◆ Work order: Excluding pictures, retype exactly the lines from the one with "A Knight with Horses by a Stream" through the end of the records that follow.

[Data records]
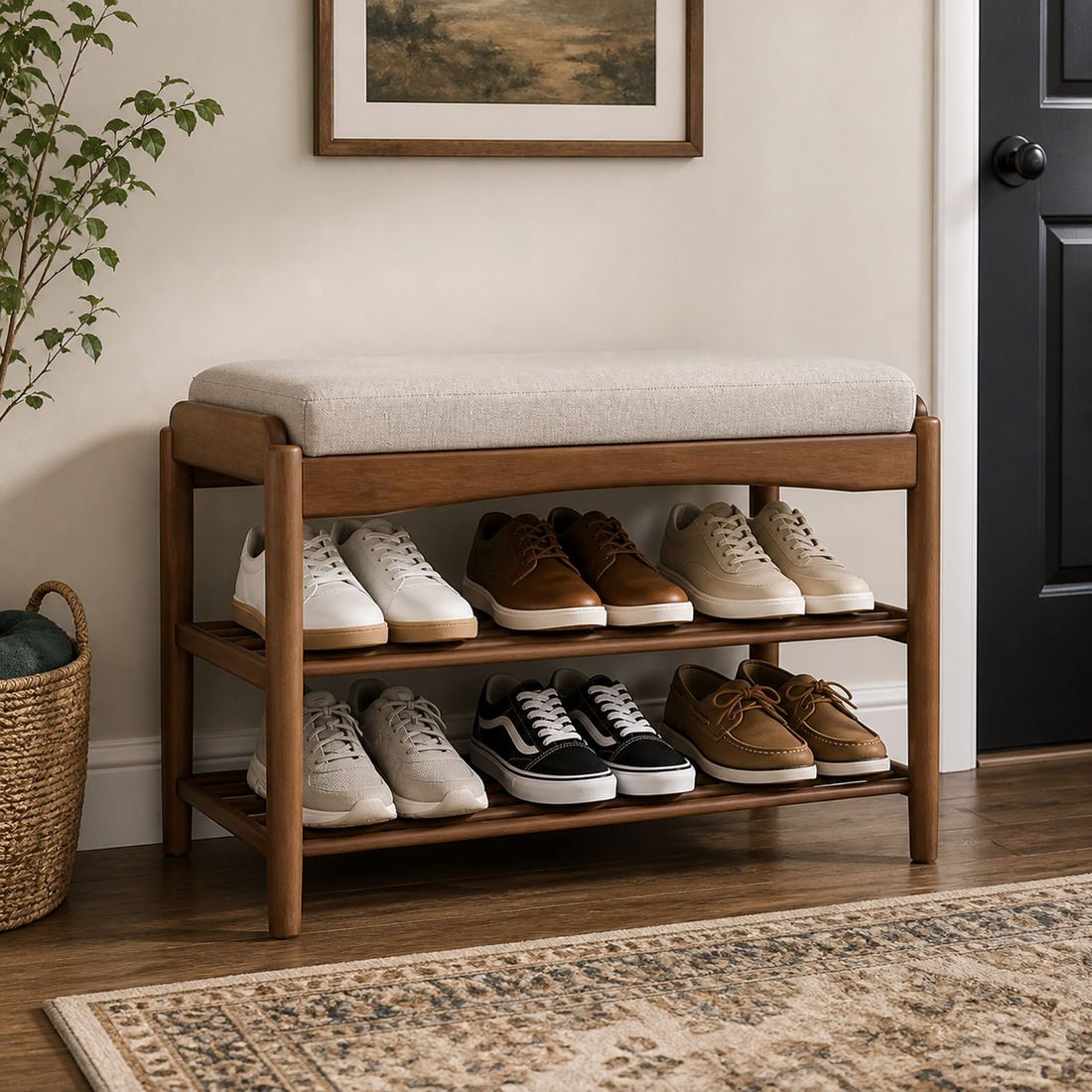Two-Tier Rack — Holds Up to 6 Pairs Neatly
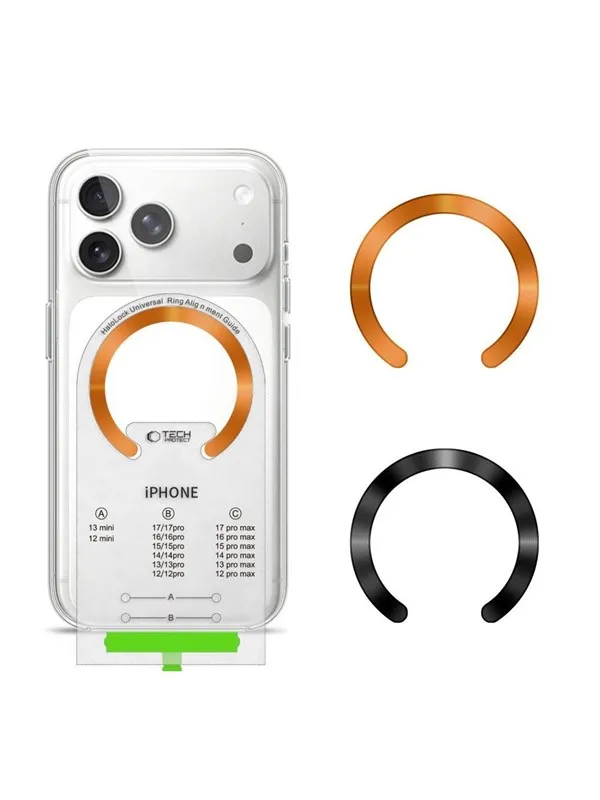 Tech-Protect  MMP-210 MagSafe 2-Pack Magnetic Ring - Orange / Black
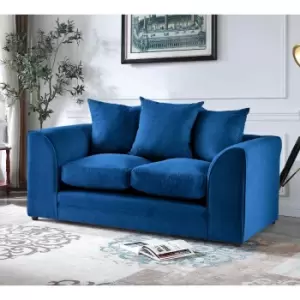 Image of Mirana Modern Plush Velvet 2 Seater Sofa - Blue - Blue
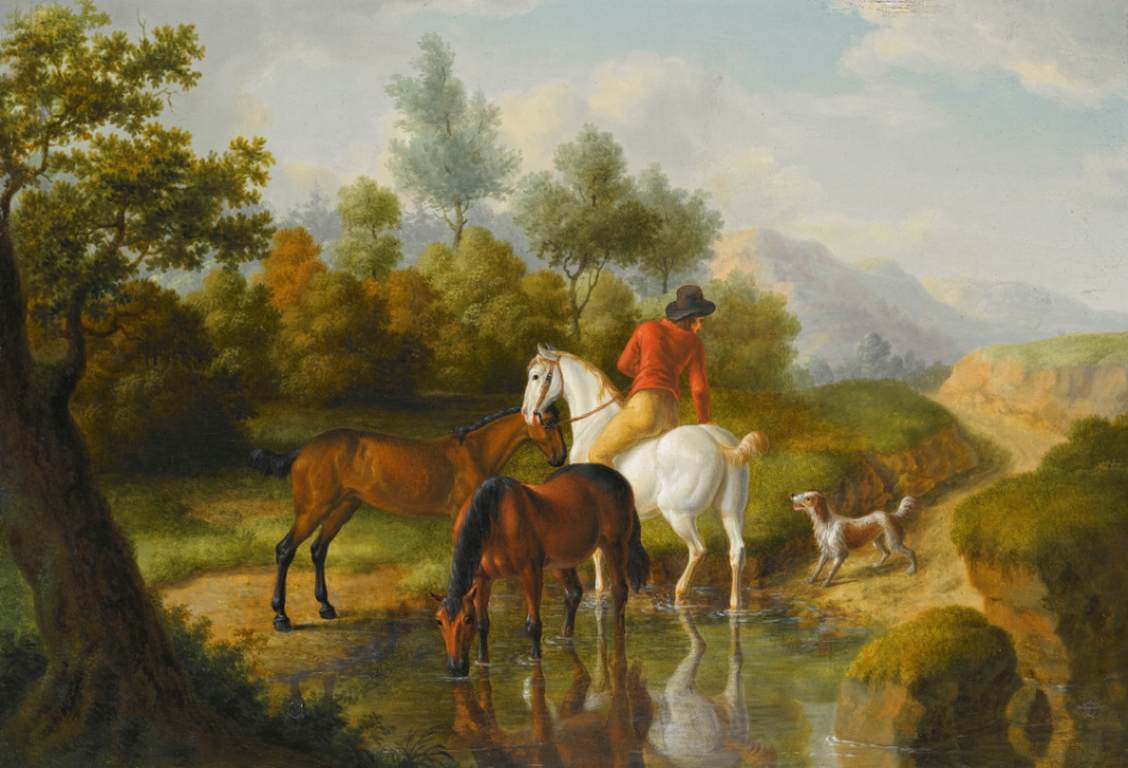 A Knight with Horses by a Stream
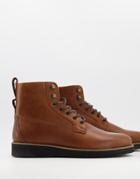 Asos Design Lace Up Boots In Tan Leather On Wedge Sole-brown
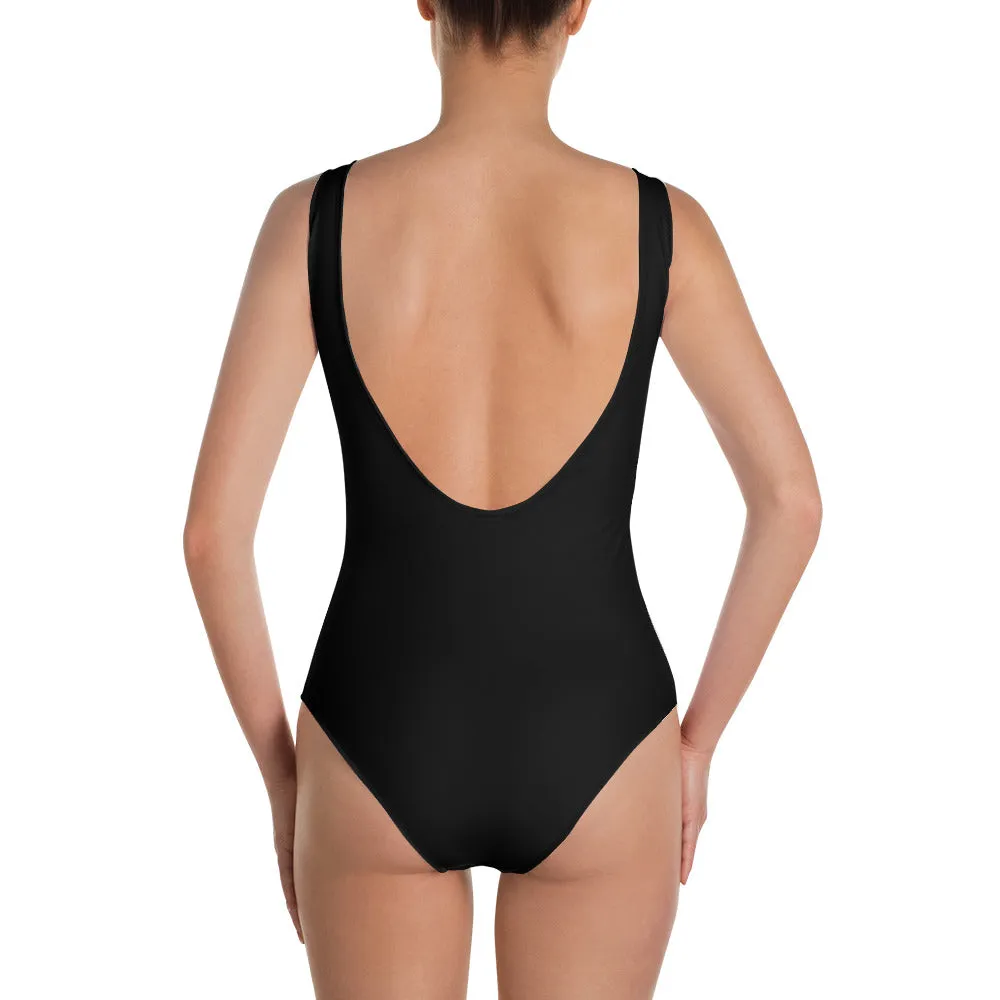 Custom Text Bathing Suit Women, Swimsuit Personalized One Piece Birthday Bride Squad Black White Swimwear Customized Swim Bachelorette Party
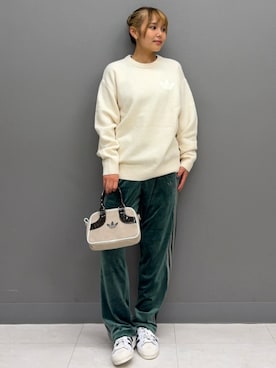 「adidas（アディダス）のFB TPベロア / ファイヤーバード トラックパンツ ベロア / ジャージ / アディダスオリジナルス adidas Originals（その他パンツ）」を使った、TMさん（レディース・156cm）の秋コーディネート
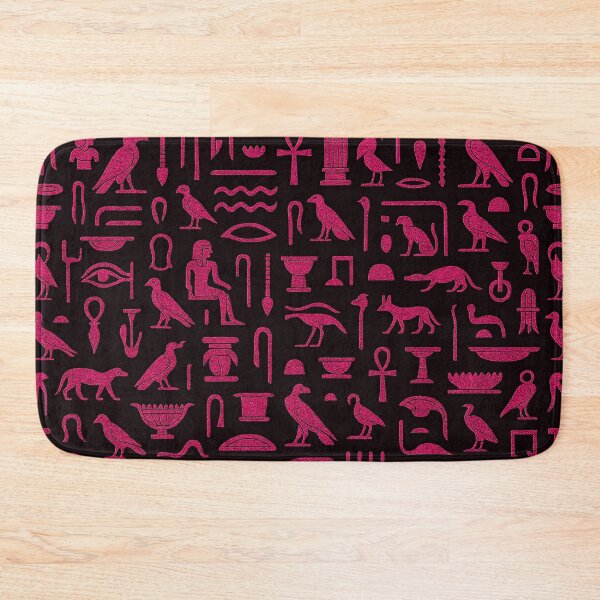 Item preview, Neon pink Egyptian hieroglyph tile pattern on black background designed and sold by SassyArtistry.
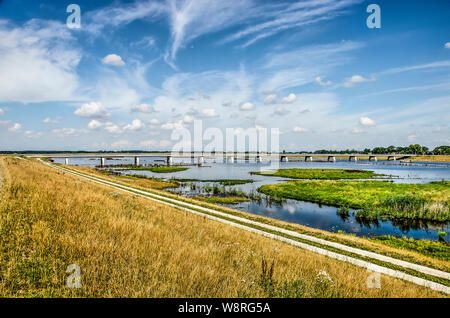 Blick von einem grasbewachsenen Deich in Richtung der Feuchtgebiete an Reevediep flutrinne der IJssel rivernear Kampen, Niederlande, gesäumt von einem konkreten bicycl Stockfoto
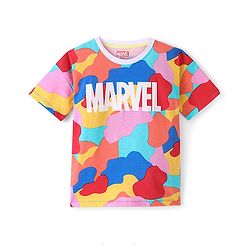 Pine Kids Marvel Cotton Knit Half Sleeves Oversized Tee With Avengers Print - Multicolor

◆ Your response:
 A Knight with Horses by a Stream
 Asos Design Lace Up Boots In Tan Leather On Wedge Sole-brown
 Custom Text Bathing Suit Women, Swimsuit Personalized One Piece Birthday Bride Squad Black White Swimwear Customized Swim Bachelorette Party
 「adidas（アディダス）のFB TPベロア / ファイヤーバード トラックパンツ ベロア / ジャージ / アディダスオリジナルス adidas Originals（その他パンツ）」を使った、TMさん（レディース・156cm）の秋コーディネート
 Item preview, Neon pink Egyptian hieroglyph tile pattern on black background designed and sold by SassyArtistry.
 Blick von einem grasbewachsenen Deich in Richtung der Feuchtgebiete an Reevediep flutrinne der IJssel rivernear Kampen, Niederlande, gesäumt von einem konkreten bicycl Stockfoto
 Pine Kids Marvel Cotton Knit Half Sleeves Oversized Tee With Avengers Print - Multicolor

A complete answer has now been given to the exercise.